Il Mediterraneo ha offerto spunti succosi per “spiegare” Latina, i suoi dintorni, lo sviluppo di città nuove attraverso genti diverse, ognuna con una storia diversa. Il mare ha portato qui persone di origine italiana proveniente dai paesi magrebini del Nord Africa (Egitto, Tunisia, Libia) da Israele, dalla Ex Jugoslavia, Albania, Cipro, Rodi e il Dodecaneso, qualcuno è arrivato da Salonicco, tutti porti, tutti punti di partenza.

“Ci furono famiglie – lo racconta spesso Silvano Roccato, ex assessore socialista – che dal Veneto arrivarono a Littoria, poi furono invitate a raggiungere l’Albania (Durazzo, Valona, Scutari) per occuparsi di bonifiche, dopo l’occupazione del 1939 che portò alla costituzione del Regni d’Italia e d’Albania. Erano tutti tecnici molto preparati. Durò pochi anni la loro permanenza oltremare, gli eventi bellici portarono di nuovo in Italia nel 1943”.

Stessa cosa fecero le venti famiglie di pescatori ponzesi che trovarono ospitalità nell’isola di Lagosta, lavorando in una fabbrica di trasformazione di sardine. Abitavano al Villaggio Razza, un posto incantevole dove si trovavano bene, quasi agiati su uno “scoglio” che somigliava al loro, non avevano problemi di ambientamento. Anche loro furono consigliati di lasciare la provincia di Zara – allora italiana – e di raggiungere di gran carriera Ponza dopo una breve ma travagliata sosta a Bari. Restò a Lagosta solo una ragazza, naturalmente per amore.

Altri migranti?

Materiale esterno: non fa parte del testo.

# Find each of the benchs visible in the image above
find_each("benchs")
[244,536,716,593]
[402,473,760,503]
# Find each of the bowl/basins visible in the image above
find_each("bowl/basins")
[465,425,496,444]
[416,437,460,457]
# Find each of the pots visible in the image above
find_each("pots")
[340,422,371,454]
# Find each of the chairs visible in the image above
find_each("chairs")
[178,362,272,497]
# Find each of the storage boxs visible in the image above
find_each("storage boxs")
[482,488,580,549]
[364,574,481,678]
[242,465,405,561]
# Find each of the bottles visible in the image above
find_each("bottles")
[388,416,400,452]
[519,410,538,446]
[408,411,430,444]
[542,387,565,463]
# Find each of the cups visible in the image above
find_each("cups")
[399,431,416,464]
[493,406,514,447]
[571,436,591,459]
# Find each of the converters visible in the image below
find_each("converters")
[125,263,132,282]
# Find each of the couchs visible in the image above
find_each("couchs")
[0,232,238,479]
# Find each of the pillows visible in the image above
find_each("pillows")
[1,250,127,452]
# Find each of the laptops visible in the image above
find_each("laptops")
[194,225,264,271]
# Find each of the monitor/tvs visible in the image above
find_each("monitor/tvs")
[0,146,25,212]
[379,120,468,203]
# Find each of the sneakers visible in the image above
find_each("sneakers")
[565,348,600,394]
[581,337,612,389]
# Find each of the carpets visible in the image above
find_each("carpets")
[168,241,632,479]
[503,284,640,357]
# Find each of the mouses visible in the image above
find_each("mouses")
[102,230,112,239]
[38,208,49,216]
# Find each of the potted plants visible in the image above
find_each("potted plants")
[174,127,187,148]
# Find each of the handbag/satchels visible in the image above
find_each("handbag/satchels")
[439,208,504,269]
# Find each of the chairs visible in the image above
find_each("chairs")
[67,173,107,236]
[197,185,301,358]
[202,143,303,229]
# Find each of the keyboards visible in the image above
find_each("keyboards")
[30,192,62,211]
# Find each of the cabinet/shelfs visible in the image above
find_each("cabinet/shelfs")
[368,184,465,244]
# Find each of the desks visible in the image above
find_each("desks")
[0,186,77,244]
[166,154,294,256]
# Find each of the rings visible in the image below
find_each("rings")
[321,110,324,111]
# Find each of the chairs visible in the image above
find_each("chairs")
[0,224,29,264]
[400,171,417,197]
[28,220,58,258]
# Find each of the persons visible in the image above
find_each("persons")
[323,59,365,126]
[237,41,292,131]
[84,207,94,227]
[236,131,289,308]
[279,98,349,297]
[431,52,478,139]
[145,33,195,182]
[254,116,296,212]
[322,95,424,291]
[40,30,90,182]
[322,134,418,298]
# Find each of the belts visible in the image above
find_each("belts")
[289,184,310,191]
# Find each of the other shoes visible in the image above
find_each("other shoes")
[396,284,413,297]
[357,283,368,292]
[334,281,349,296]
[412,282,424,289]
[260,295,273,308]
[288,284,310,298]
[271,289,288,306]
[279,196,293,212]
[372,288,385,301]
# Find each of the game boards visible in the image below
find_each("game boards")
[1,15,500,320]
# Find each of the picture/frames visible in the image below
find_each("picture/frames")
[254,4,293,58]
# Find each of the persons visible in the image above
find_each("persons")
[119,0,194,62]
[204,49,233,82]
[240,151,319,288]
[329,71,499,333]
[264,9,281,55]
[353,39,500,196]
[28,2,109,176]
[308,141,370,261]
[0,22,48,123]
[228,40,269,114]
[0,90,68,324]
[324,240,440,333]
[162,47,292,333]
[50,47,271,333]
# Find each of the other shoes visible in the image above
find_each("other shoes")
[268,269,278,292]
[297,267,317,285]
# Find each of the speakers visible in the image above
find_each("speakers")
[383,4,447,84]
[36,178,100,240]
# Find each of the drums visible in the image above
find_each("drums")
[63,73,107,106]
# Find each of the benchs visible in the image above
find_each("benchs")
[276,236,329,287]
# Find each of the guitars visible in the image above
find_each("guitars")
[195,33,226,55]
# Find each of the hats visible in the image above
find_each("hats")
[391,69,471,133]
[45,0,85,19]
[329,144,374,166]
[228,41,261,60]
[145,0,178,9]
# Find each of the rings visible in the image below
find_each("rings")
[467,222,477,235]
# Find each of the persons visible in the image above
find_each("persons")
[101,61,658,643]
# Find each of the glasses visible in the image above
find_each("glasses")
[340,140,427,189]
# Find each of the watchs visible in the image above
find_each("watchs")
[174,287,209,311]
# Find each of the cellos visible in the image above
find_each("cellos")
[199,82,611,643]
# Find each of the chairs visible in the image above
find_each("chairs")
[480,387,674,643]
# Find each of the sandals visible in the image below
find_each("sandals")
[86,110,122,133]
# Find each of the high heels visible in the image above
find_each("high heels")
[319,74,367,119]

Negli anni sessanta si sviluppò il grande fenomeno della salita operaia da sud a nord, con Torino meta preferita dei meridionali. A Latina, baciata dalla fortuna della Cassa del Mezzogiorno, ci fu un fenomeno inverso, anche se con connotati sociali riferiti a classi di benestanti che scelsero l’Agro per lavorare in fabbriche che avevano messo radici, vedi Rossi Sud, Fulgorcavi, Mira Lanza, Smalterie Genovesi, Plasmon, Pfizer e decine di altre.

Un fenomeno interessante riguardò la Fulgorcavi che arrivò ad essere quasi una città nella città. Il dottor Briasco, genovese, spinto dall’ottimo Dapelo, il patron, arrivò persino ad organizzare una squadra di calcio che in breve tempo raggiunse la serie D, con molti giocatori liguri a menar le danze. L’allenatore era il viareggino Eugenio Fascetti. I giovani più promettenti del florido vivaio di Borgo Piave, dove furono realizzati due splendidi campi, partivano per giocare con le squadre giovanili del Genoa. Si parlava, allora, uno stretto dialetto genovese, bastava recarsi allea pensione Bellavista, in piazza della Libertà, zona bar Di Russo per ascoltare lo slang dei giovani calciatori ma anche in importanti ambienti economici cittadini era usuale sentire certe battute inconfondibili. Gino Bondioli, grande tecnico di settore giovanile, ha allenato a Latina, poi si è espresso con talento in Grecia e Siria.